The show of course has been and gone. It did not quite soar but there was a deal of satisfaction in seeing such a full version played with thought and gusto.
The attraction was seeing how the star of American Beauty could deal with a stage performance. He has chosen to put his energies into London’s Old Vic in recent years and he would not be the only actor in the world working successfully in both theatre and film. Director Sam Mendes likewise operates in both worlds. Well, why not? It might be said that film needs the stage to keep certain skills robust. Or that film provides the income to do what you want in the theatre.
(Look up the career of Shakespearean Charlton Heston and see why he did clunkers like Earthquake. Then savour his Player King in Kenneth Branagh’s Hamlet)
Spacey certainly gave us a Richard of evil presence and charm but his performance was not free of vocal problems, of which more later.
The set with its moving walls, projections of characters’ names and surrounding row of back lit opening and closing doors was a player on its own. The play’s opening word ‘NOW’ dominated the upstage as the audience came in. Immediacy, action, want it now, first word in the play, no thought of future consequences – Richard is full of all of this and Spacey’s Richard, hobbled by an elaborate caliper, clearly enjoyed showing us an unprincipled rise to power.
Excellent support from a ghostly bag lady of a Queen Margaret (Gemma Jones) haunting her old enemies with truthful observations on their characters and actions and marking each door with a cross as another one exits, doomed by Richard.
The wooing of Lady Anne (Annabel Scholey) fell a little short of the necessary tension but the later joining of Anne with Queen Margaret, Queen Elizabeth (Haydn Gwynne) and the Duchess of York (Maureen Anderman) for the great operatic grieving and cursing sequences was intense and hypnotic.

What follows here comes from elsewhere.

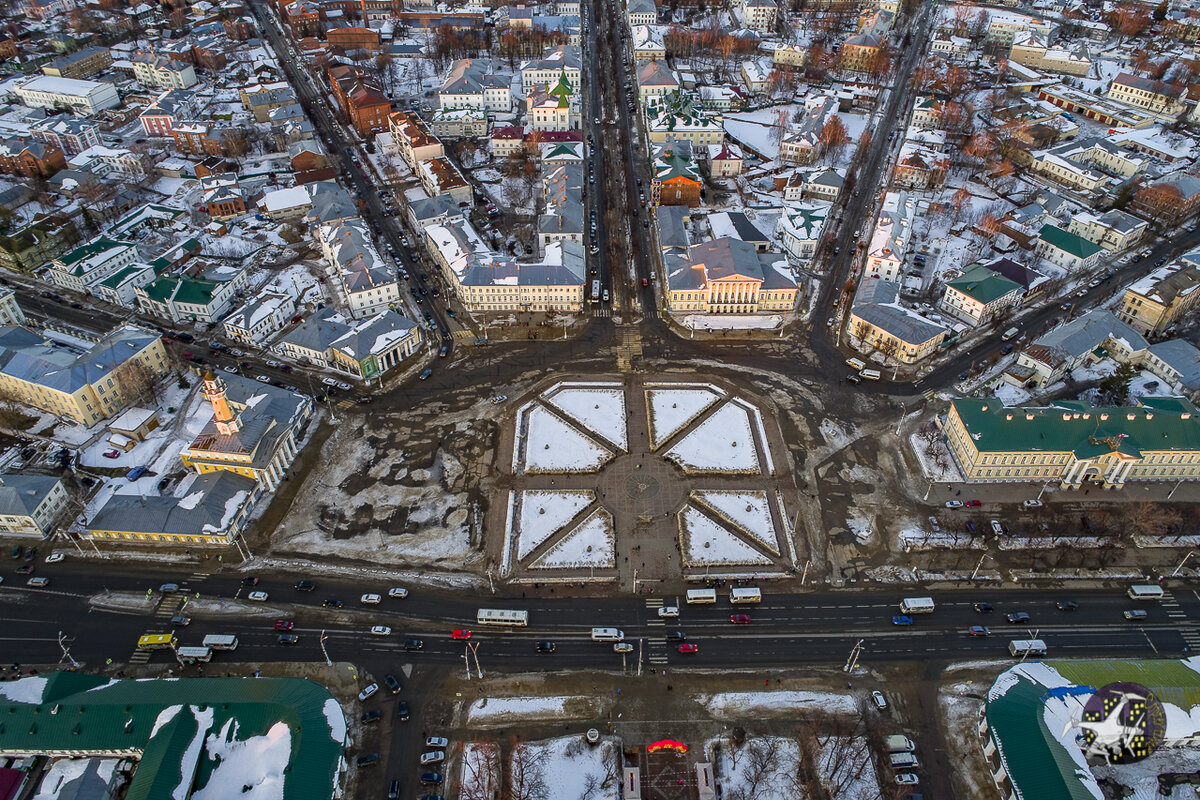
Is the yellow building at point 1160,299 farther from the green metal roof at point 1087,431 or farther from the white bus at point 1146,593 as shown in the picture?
the white bus at point 1146,593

The show benefitted greatly from a Buckingham of cheerful personality in Chuk Iwuji, delighting in Richard’s machinations until the moment he is asked to kill the two little princes in the Tower, and from a lovely guilt obsessed Clarence in Chandler Williams.
And behind it all was the insistent and disturbing aural landscape provided by composer Mark Bennett.
Spacey’s voice in the vast barn of the Lyric did not always have the stamina it needed for a Richard that came in well over the 3 and a half hour mark. He was momentarily hoarse early on and definitely hoarse toward the end, having, I think, given the ghost nightmares before Bosworth rather more than his all. He certainly knows his way around a stage but the Lyric is a monster and you need staying power for Shakespeare and a capacity to always have something in reserve. (Wonder how it would have gone in the much more Shakespeare friendly Canberra Playhouse?)
However, the absorbing nature of a production that tackled pretty well the full text made being there very worthwhile. Even the Scrivener (Isaiah Johnson) who is a (usually cut) spit and a cough in Act III Scene vi was allowed to appear, the clear voice of an honest citizen seeing through the plotting.
The Lyric itself seemed to be having difficulties with a show that was not a big musical. The ushers at the Sunday matinee were giving out finishing times somewhat short of what actually occurred and the people next to me bolted moments before Bosworth, clearly needing to be on the way to somewhere else. The woman next to me dashed for a plane at the end. Why the two in front of us had gone by interval was any one’s guess (I would guess the show was not American Beauty) but the many empty seats upstairs were in need of a thorough papering with people who wanted to see Shakespeare. (Or a well promoted student rush)
Perhaps such a barn needed a barnstormer.